AIM OF THE TASK
What is needed is an exact copy of every line from the one containing "Khashoggi Tape Doesn't" through the end of the entries; please set it down without any pictures.

Stored data entries
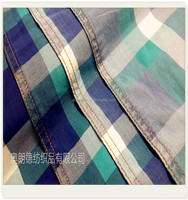 cotton polyester grid popular wholsale denim fabric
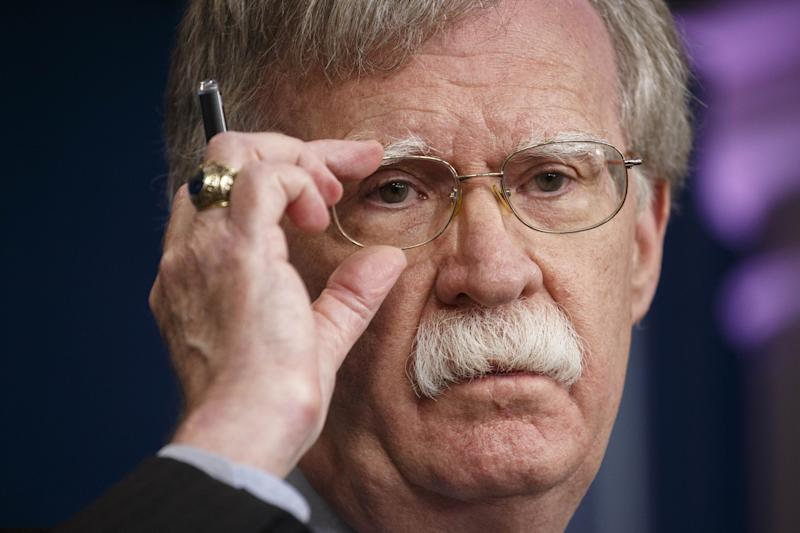 Khashoggi Tape Doesn't Implicate Saudi Prince, Bolton Says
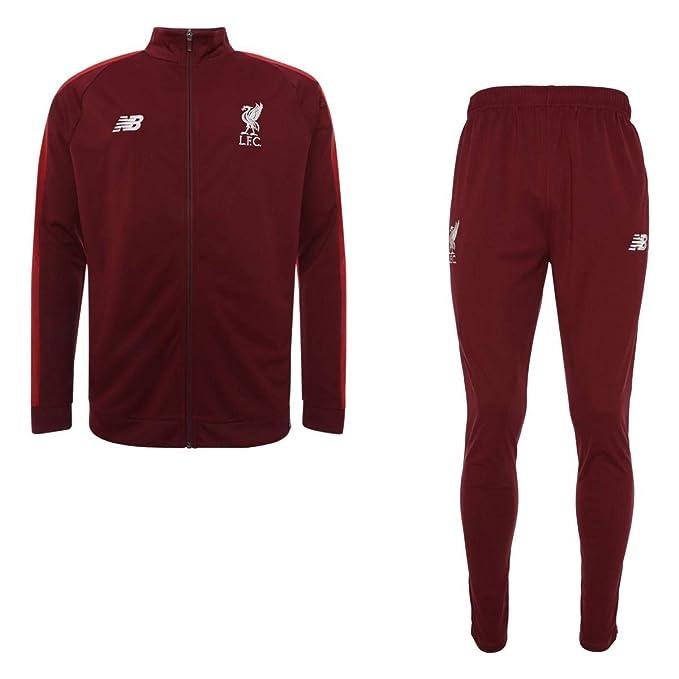 584692493 New Balance Liverpool FC 2018 19 Elite Training Presentation Suit - Youth -  Cabernet Red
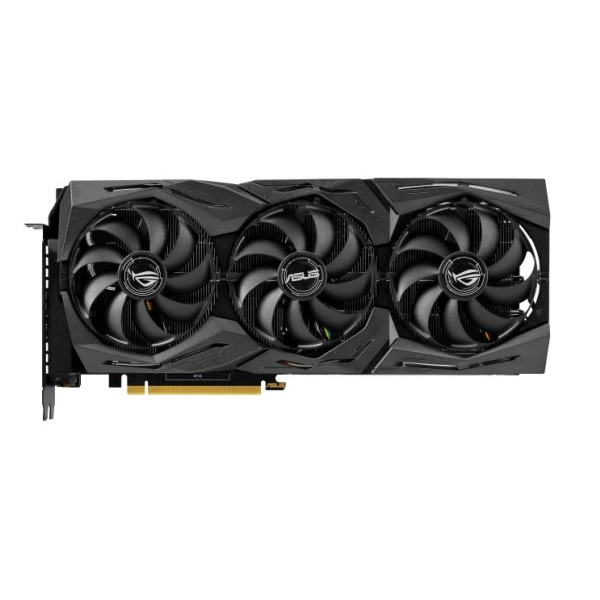 ASUS ROG-STRIX-RTX2080TI-O11G-GAMING [RTX2080Ti /GDDR6 11GB] GeForce RTX 2080Ti 搭載 オーバークロックモデル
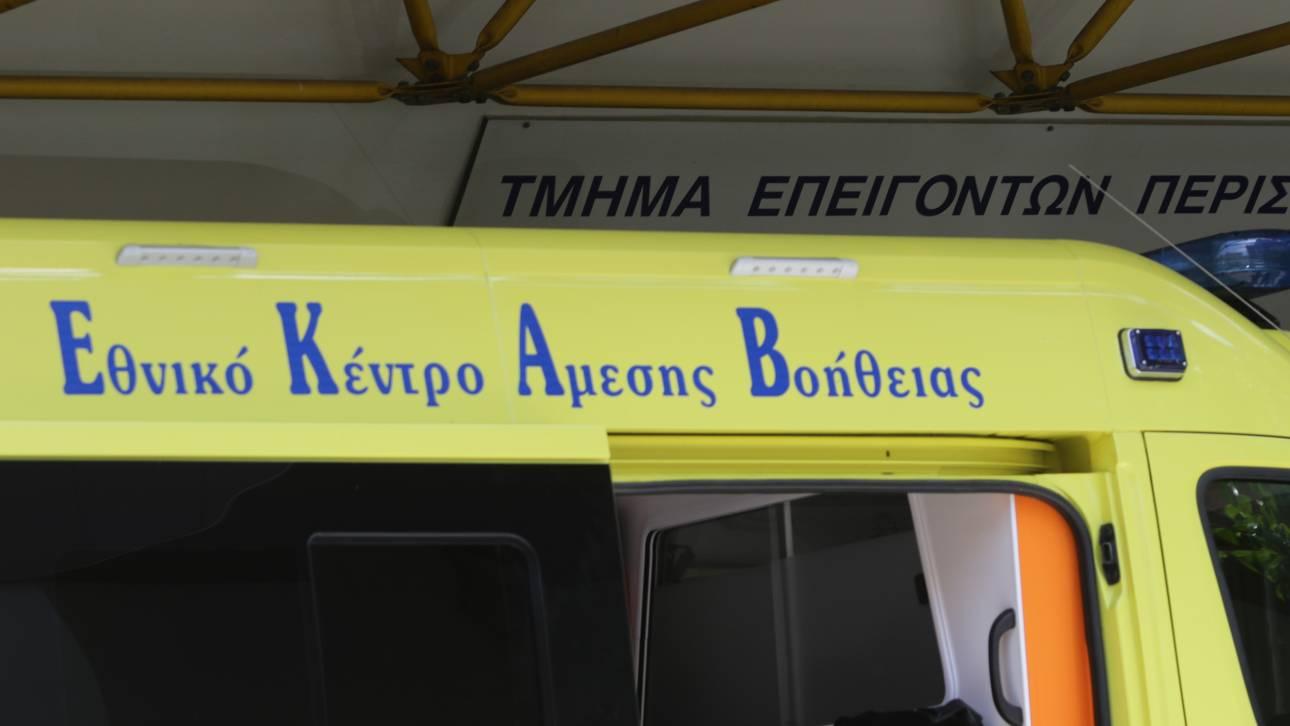 Τραγωδία στο Ηράκλειο: 35χρονος ξεψύχησε μέσα σε καφετέρια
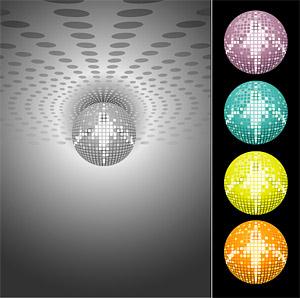 Disco laser crystal ball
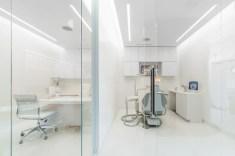be36_bdg-interior_design-kontaktmag10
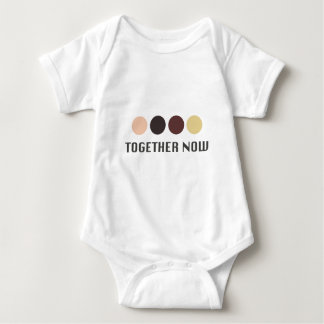 TOGETHER NOW BABY BODYSUIT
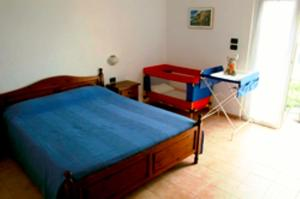 A bed or beds in a room at Hotel Del Sole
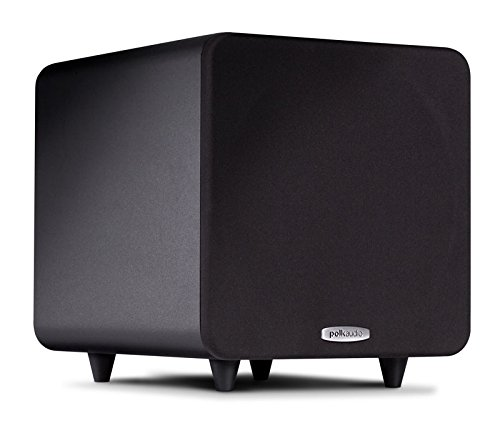 """Polk Audio PSW111 Compact Powered 8"""" Subwoofer"""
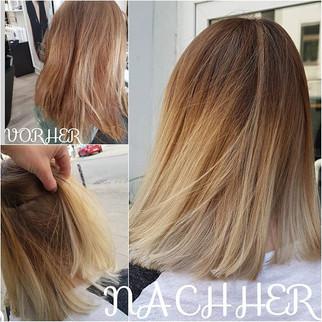 #balayage #Hair #haircolour #hairstyles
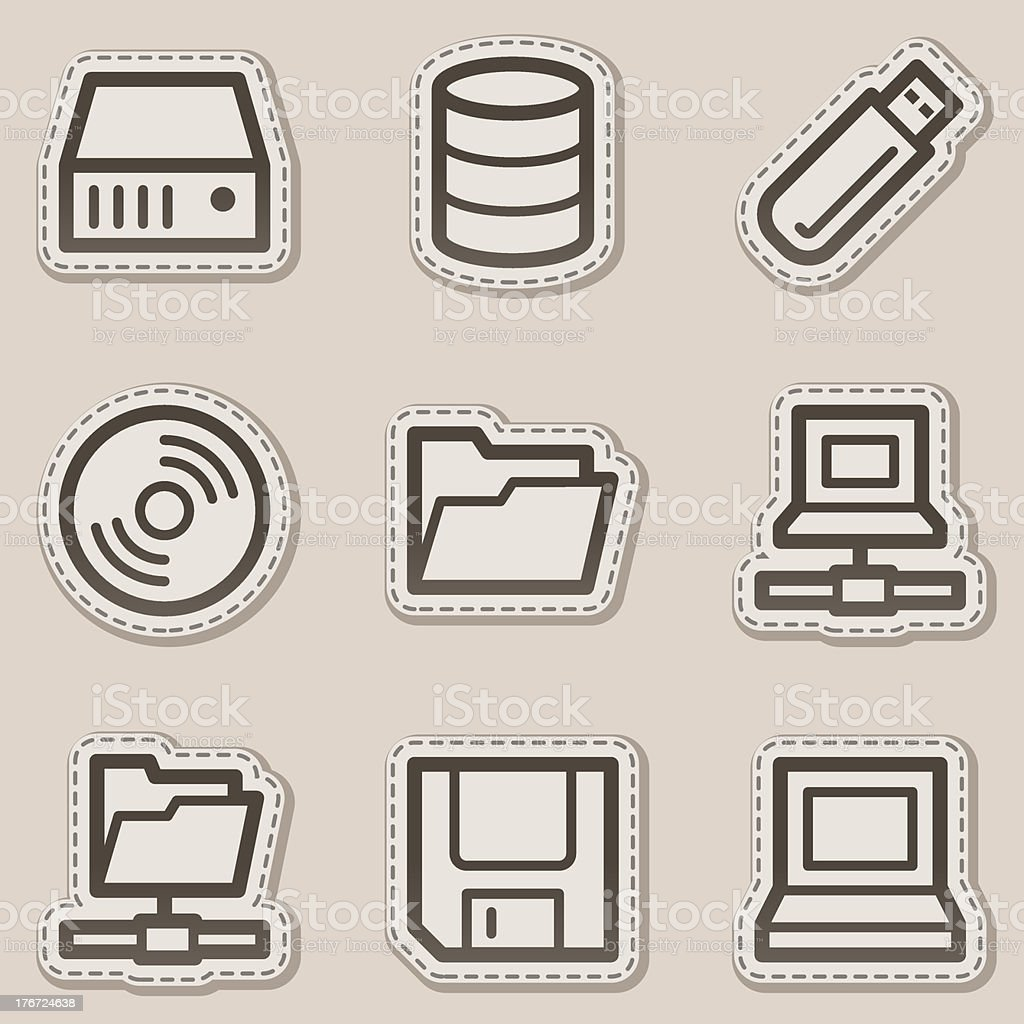 Drives and storages web icons, brown contour sticker series royalty-free stock vector art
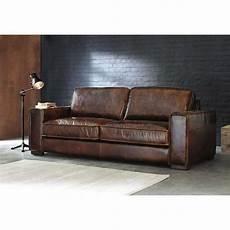 canapé cuir vintage canap 233 vintage 3 places en cuir marron industriel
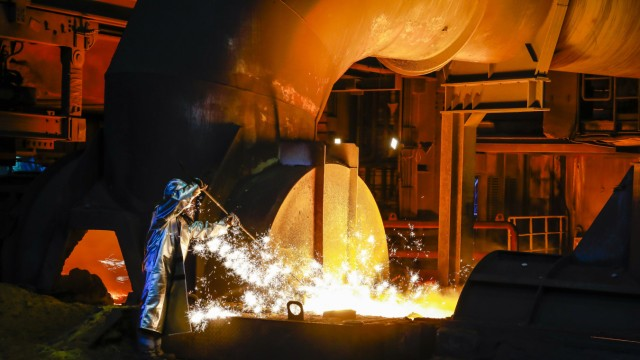 15 04 2019 Duisburg Ruhrgebiet Nordrhein Westfalen Deutschland ThyssenKrupp Steel ein Stahla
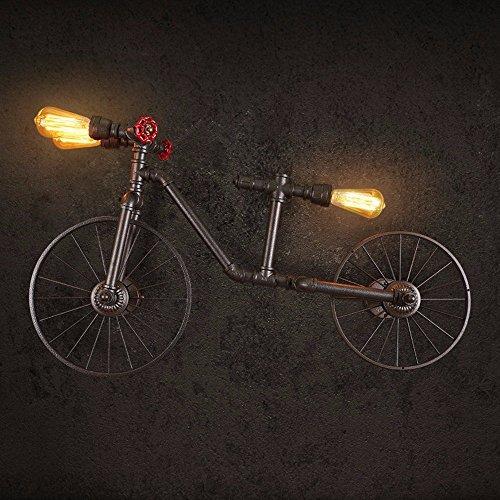 DIDIDD Vintage luces restaurante bicicleta tubo de agua personal pared dormitorio luz de la barra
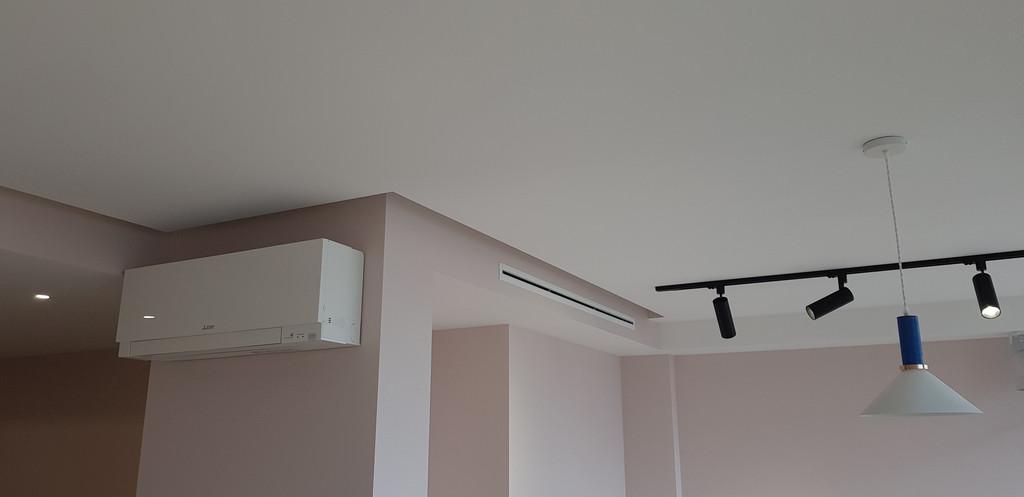 Пример вентиляции и кондиционирования квартиры в многоэтажном доме.
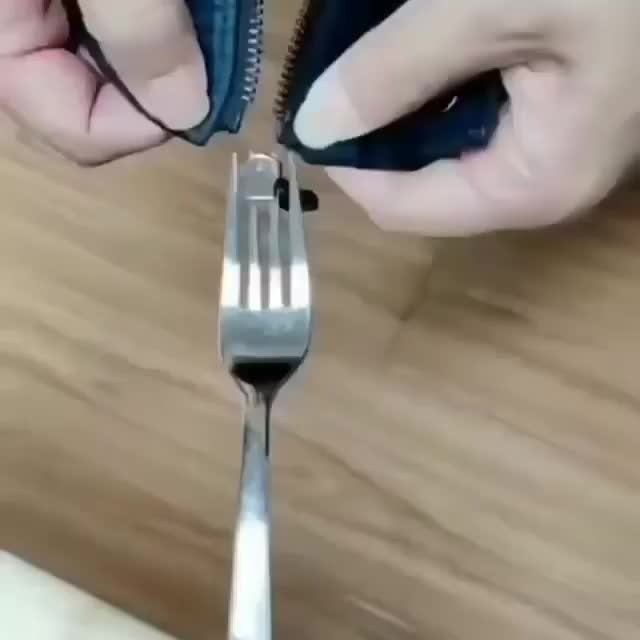 Watch and share Fixing A Zipper GIFs by Boojibs on Gfycat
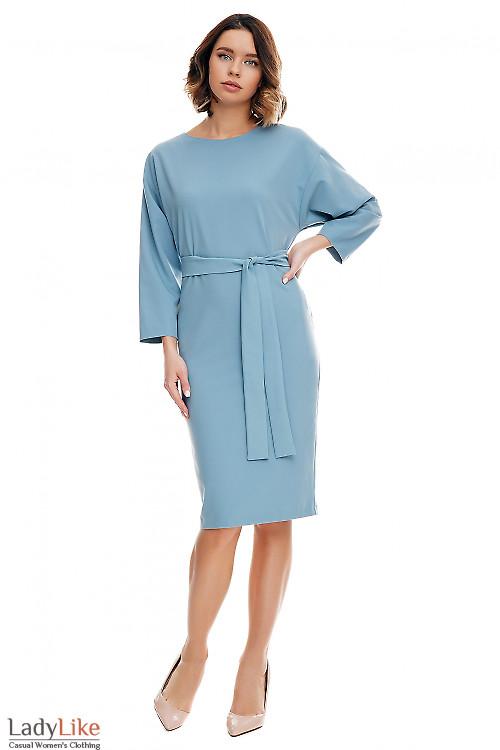 Платье серое с рукавом летучая мышь. Деловая женская одежда фото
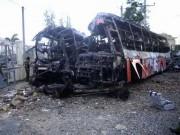 Tin tức trong ngày - Vụ cháy xe 12 người chết: Tài xế ăn bún khi đang chạy xe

ANSWER TO THIS PROBLEM
 Khashoggi Tape Doesn't Implicate Saudi Prince, Bolton Says
 584692493 New Balance Liverpool FC 2018 19 Elite Training Presentation Suit - Youth -  Cabernet Red
 ASUS ROG-STRIX-RTX2080TI-O11G-GAMING [RTX2080Ti /GDDR6 11GB] GeForce RTX 2080Ti 搭載 オーバークロックモデル
 Τραγωδία στο Ηράκλειο: 35χρονος ξεψύχησε μέσα σε καφετέρια
 Disco laser crystal ball
be36_bdg-interior_design-kontaktmag10
 TOGETHER NOW BABY BODYSUIT
 A bed or beds in a room at Hotel Del Sole
 """Polk Audio PSW111 Compact Powered 8"""" Subwoofer"""
 #balayage #Hair #haircolour #hairstyles
 Drives and storages web icons, brown contour sticker series royalty-free stock vector art
 canapé cuir vintage canap 233 vintage 3 places en cuir marron industriel
 15 04 2019 Duisburg Ruhrgebiet Nordrhein Westfalen Deutschland ThyssenKrupp Steel ein Stahla
 DIDIDD Vintage luces restaurante bicicleta tubo de agua personal pared dormitorio luz de la barra
 Пример вентиляции и кондиционирования квартиры в многоэтажном доме.
 Watch and share Fixing A Zipper GIFs by Boojibs on Gfycat
 Платье серое с рукавом летучая мышь. Деловая женская одежда фото
 Tin tức trong ngày - Vụ cháy xe 12 người chết: Tài xế ăn bún khi đang chạy xe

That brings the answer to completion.